Tom and Marla Bednar of Raleigh, N.C., were shocked earlier this year when they discovered the bank account for their three-decade old business Marla Enterprises was empty. The Bednars’ business specializes in selling coins, precious metals, gold, and antiques.
A warrant filed by Special Agent Terry Tate of the U.S. Secret Service states that the Bednars were suspected of having committed structuring violations after withdrawing just under $10,000 in cash from their account on 28 different occasions between Jan. 6, 2014 and May 29, 2014.
In compliance with the Bank Secrecy Act, banks must report deposits or withdrawals of more than $10,000 to the Treasury Department. Under a subset of the civil asset forfeiture laws regulating cash deposits, government agencies can seize money when it’s suspected that such funds were used for criminal activities such as drug trafficking and money laundering.
Banks are also required to file “suspicious activity reports” when out-of-the-ordinary transactions below the $10,000 threshold are made.
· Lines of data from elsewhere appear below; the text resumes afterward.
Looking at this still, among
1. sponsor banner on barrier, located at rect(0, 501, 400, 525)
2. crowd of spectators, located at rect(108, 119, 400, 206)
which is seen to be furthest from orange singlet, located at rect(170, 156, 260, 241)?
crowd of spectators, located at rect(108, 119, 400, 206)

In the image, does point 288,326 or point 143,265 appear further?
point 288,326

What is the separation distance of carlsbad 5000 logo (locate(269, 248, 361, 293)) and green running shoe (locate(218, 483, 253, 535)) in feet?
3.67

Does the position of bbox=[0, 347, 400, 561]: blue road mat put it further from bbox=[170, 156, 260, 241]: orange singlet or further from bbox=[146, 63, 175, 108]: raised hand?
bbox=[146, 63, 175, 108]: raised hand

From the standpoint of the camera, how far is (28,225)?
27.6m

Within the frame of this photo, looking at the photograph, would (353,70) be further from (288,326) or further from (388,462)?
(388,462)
However, the banks can’t tell customers those reports are being filed.
A few cases indicate that some law enforcement agencies have been taking advantage of these laws through a tactic known as “policing for profit.”
In many civil asset forfeiture cases, including the Bednars’, victims are never charged with a crime.
Property owners, however, can choose to go to court to get their items back. In certain cases, victims accept settlements to avoid legal fees. Even though the Bednars now face those legal fees, they don’t regret taking the fight to court.
“I’ve been brought up in the old school,” Tom said. “I’m very religious—very Catholic. I know right from wrong. I know that this is as wrong as things can get in this part of the world.
According to documents filed with the District Court for the Eastern District of North Carolina, U.S. Attorney Stephen West and U.S. Attorney Thomas Walker stated that neither of the Bednars was charged with a crime relating to the money seized by the secret service, and that they failed to find proof that the money taken “included proceeds from illegal activity.”
West filed a motion to dismiss the case earlier this month, and the Bednars will get their seized money back.
Shortly after the Secret Service seized the Bednars’ money, the IRS updated its policy regarding structuring and said it would only pursue cases involving money tied to a crime.
In March, the Justice Department made a similar change.